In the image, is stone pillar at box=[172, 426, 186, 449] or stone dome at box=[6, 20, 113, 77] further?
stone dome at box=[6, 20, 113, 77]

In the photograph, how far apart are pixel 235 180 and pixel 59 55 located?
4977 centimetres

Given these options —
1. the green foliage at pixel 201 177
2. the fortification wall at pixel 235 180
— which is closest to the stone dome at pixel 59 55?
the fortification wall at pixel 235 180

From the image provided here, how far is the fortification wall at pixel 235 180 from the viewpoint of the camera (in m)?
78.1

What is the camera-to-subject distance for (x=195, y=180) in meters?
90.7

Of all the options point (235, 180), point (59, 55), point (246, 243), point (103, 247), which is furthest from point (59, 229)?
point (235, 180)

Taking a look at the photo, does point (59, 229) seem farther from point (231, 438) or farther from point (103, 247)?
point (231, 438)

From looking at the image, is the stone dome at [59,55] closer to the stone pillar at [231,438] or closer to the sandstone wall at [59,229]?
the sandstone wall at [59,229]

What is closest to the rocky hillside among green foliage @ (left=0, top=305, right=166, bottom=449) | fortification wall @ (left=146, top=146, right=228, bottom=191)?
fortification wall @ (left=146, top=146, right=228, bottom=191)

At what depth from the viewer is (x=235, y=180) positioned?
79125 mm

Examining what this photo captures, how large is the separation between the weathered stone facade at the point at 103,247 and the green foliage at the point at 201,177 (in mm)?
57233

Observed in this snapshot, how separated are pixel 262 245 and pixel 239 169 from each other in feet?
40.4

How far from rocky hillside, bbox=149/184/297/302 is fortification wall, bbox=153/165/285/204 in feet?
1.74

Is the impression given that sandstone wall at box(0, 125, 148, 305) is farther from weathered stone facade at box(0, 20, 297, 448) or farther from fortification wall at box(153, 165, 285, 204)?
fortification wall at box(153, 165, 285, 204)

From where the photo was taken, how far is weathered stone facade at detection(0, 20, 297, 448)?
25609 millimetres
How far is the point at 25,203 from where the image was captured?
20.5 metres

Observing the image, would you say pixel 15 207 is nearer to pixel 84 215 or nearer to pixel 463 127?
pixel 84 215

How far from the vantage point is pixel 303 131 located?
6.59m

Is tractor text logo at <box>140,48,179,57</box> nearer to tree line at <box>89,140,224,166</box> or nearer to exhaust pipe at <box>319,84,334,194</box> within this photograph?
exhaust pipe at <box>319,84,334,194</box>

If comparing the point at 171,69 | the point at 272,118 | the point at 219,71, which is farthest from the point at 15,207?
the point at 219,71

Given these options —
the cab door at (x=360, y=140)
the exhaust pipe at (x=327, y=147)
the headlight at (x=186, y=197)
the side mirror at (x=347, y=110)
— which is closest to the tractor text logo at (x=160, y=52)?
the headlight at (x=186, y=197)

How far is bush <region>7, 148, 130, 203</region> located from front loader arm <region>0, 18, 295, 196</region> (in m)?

——

■ Task prompt ■
Convert the entries above into a numbered list, leaving out the blank lines.

■ Answer to this problem ■
1. In the image, is stone pillar at box=[172, 426, 186, 449] or stone dome at box=[6, 20, 113, 77] further?
2. stone dome at box=[6, 20, 113, 77]
3. In the photograph, how far apart are pixel 235 180 and pixel 59 55 located?
4. 4977 centimetres
5. Given these options —
6. 1. the green foliage at pixel 201 177
7. 2. the fortification wall at pixel 235 180
8. — which is closest to the stone dome at pixel 59 55?
9. the fortification wall at pixel 235 180
10. From the image provided here, how far is the fortification wall at pixel 235 180 from the viewpoint of the camera (in m)?
11. 78.1
12. What is the camera-to-subject distance for (x=195, y=180) in meters?
13. 90.7
14. Of all the options point (235, 180), point (59, 55), point (246, 243), point (103, 247), which is furthest from point (59, 229)?
15. point (235, 180)
16. Taking a look at the photo, does point (59, 229) seem farther from point (231, 438) or farther from point (103, 247)?
17. point (231, 438)
18. From looking at the image, is the stone dome at [59,55] closer to the stone pillar at [231,438] or closer to the sandstone wall at [59,229]?
19. the sandstone wall at [59,229]
20. What is closest to the rocky hillside among green foliage @ (left=0, top=305, right=166, bottom=449) | fortification wall @ (left=146, top=146, right=228, bottom=191)?
21. fortification wall @ (left=146, top=146, right=228, bottom=191)
22. At what depth from the viewer is (x=235, y=180) positioned?
23. 79125 mm
24. Examining what this photo captures, how large is the separation between the weathered stone facade at the point at 103,247 and the green foliage at the point at 201,177 (in mm)?
25. 57233
26. Observed in this snapshot, how separated are pixel 262 245 and pixel 239 169 from each other in feet?
27. 40.4
28. How far from rocky hillside, bbox=149/184/297/302 is fortification wall, bbox=153/165/285/204 in feet?
29. 1.74
30. Is the impression given that sandstone wall at box(0, 125, 148, 305) is farther from weathered stone facade at box(0, 20, 297, 448) or farther from fortification wall at box(153, 165, 285, 204)?
31. fortification wall at box(153, 165, 285, 204)
32. From where the photo was taken, how far is weathered stone facade at detection(0, 20, 297, 448)?
33. 25609 millimetres
34. How far is the point at 25,203 from where the image was captured?
35. 20.5 metres
36. Observing the image, would you say pixel 15 207 is nearer to pixel 84 215 or nearer to pixel 463 127?
37. pixel 84 215
38. How far from the vantage point is pixel 303 131 located?
39. 6.59m
40. Is tractor text logo at <box>140,48,179,57</box> nearer to tree line at <box>89,140,224,166</box> or nearer to exhaust pipe at <box>319,84,334,194</box> within this photograph?
41. exhaust pipe at <box>319,84,334,194</box>
42. If comparing the point at 171,69 | the point at 272,118 | the point at 219,71, which is farthest from the point at 15,207?
43. the point at 219,71
44. Given these options —
45. the cab door at (x=360, y=140)
46. the exhaust pipe at (x=327, y=147)
47. the headlight at (x=186, y=197)
48. the side mirror at (x=347, y=110)
49. — which is closest to the tractor text logo at (x=160, y=52)?
50. the headlight at (x=186, y=197)
51. How far is bush <region>7, 148, 130, 203</region> located from front loader arm <region>0, 18, 295, 196</region> (in m)?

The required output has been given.